Backing out a bad merge after incorrect use of Transplant
Matt Mackall
mpm at selenic.com
Thu Jan 3 22:49:45 UTC 2013
On Thu, 2013-01-03 at 01:17 -0800, ee7arh wrote:
> Hi,
>
> We just had a nasty situation which we couldn't figure out how to resolve
> after using the Transplant command incorrectly.
>
> We have 2 branches: default and integration.
>
> A changeset was committed to default branch which needed to be transplanted
> onto integration branch. We could not merge the head of default to
> integration since there were other changesets behind which did not yet need
> to be on the integration branch, that is why we wanted to use the HG
> Transplant command.
>
> When using the Transplant command (inside MercurialEclipse), we accidentally
> used the "merge" option and so the changeset was transplanted onto
> Integration branch successfully but was also recorded as a merge thus having
> 2 parents (the transplanted changeset from default branch and the last
> changeset from integration branch). In effect, Mercurial showed that a
> complete merge had been made from default to integration even though only
> the diffs of the Transplanted changeset went over.

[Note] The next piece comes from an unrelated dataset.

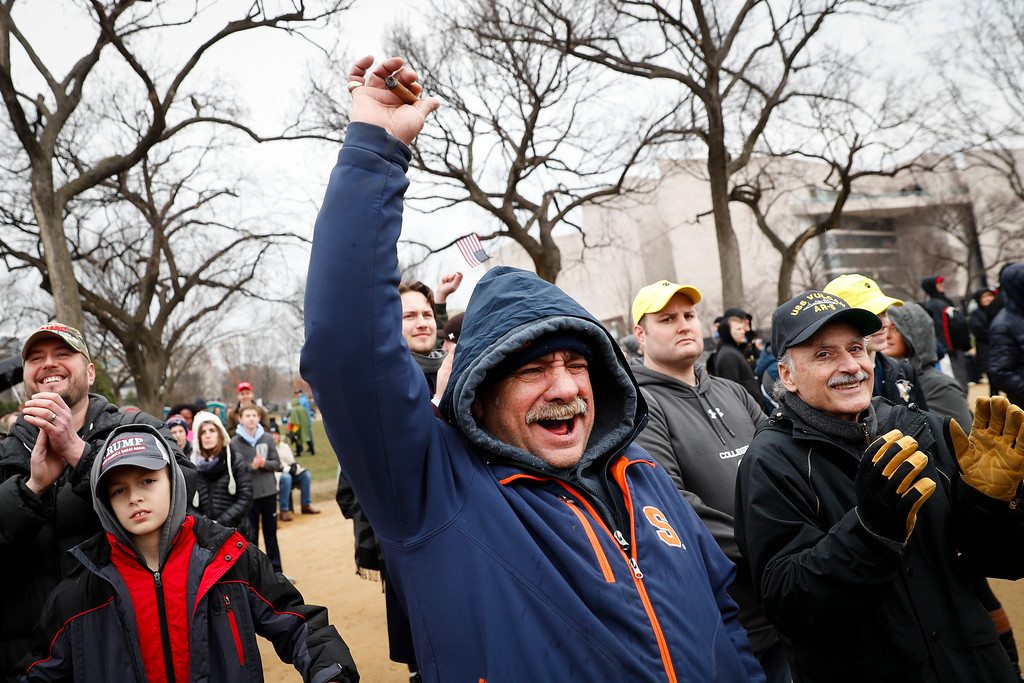 ". A supporter cheers President-elect Donald Trump declares his inauguration ""remembered as the day the people became the rulers of this nation again,\"" Friday, Jan. 20, 2017, in Washington. (AP Photo/John Minchillo)"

FYI, not many of Mercurial's developers use Eclipse, let alone
MercurialEclipse. So when you describe things in terms of what
MercurialEclipse does, it doesn't mean much to us.
But it sounds like in the end, 'hg transplant --merge' got invoked.
Probably not what you wanted. I'm not sure what the purpose of --merge
was supposed to be and the docs don't tell us; most people use the graft
command introduced in 2.0 instead of the transplant extension these
days.
> This meant that when we later added changesets onto the Integration branch
> and attempted to merge those changesets back to default branch (part of our
> normal workflow), the net result was that Mercurial attempted to delete a
> lot of code (which had been committed earlier in the default branch). At
> this point we realised that we had messed up the Transplant command and
> should not have used the merge option.
So your graph looks like:
d-d-d-d-d-d-d-d-d-d-d-T-d-d-d-M <- default with transplant T
\ / /
i-i-i-i-i-t-i-i-i-i <- integration with fix t
(hopefully your email reader has a fixed-width font)
Here, definitionally, the merge at M will only consider changes on i
back to the common ancestor, t, because we've already merged at T.
> Since changes were pushed to a central repository, we attempted to do a
> Backout of that merge favouring the parent changeset on the default branch.
The problem here is that a backout cannot erase the edge from t to T.
Nothing can, in fact.
> Anybody an idea how to resolve such a situation without Stripping out the
> changesets completely?
You need to force it.
By that, I mean do a merge, then manually overwrite the result of the
merge with the desired, correct result before committing.
Make sure all dangling branches are tied up and everyone is basing their
work on this forced merge going forward. Otherwise the problem may come
back!
Which leaves us with the problem of producing the desired result. What
not to do: try to coax the result out of Mercurial with merges. You've
already misinformed Mercurial about how to merge these branches and
there's no way to tell it to ignore the last merge.
Probably the most straightforward thing to do is:
- clone your repo to 'fixup'
- update to just before T
- do the transplant correctly (transplant with no -m or graft)
T' <- correct transplant
/
d-d-d-d-d-d-d-d-d-d-d-T-d-d-d <- default
\ /
i-i-i-i-i-t-i-i-i-i <- integration
- rebase the d changesets after T onto the new T'
T'-d-d-d <- rebased development
/
d-d-d-d-d-d-d-d-d-d-d-T <- default
\ /
i-i-i-i-i-t-i-i-i-i <- integration
- do a merge:
T'-d-d-d--Mgood <- rebased development
/ /
d-d-d-d-d-d-d-d-d-d-d-T /
\ / /
i-i-i-i-i-t-i-i-i-i <- integration
This M is the desired result which ignores the t->T edge that was
causing problems.
- go back to your broken repo and do a merge, but don't commit yet
- copy the Mgood result out of fixup into your working directory
- inspect it for correctness
- commit with note 'merge integration, fixup for bad transplant'
--
Mathematics is the supreme nostalgia of our time.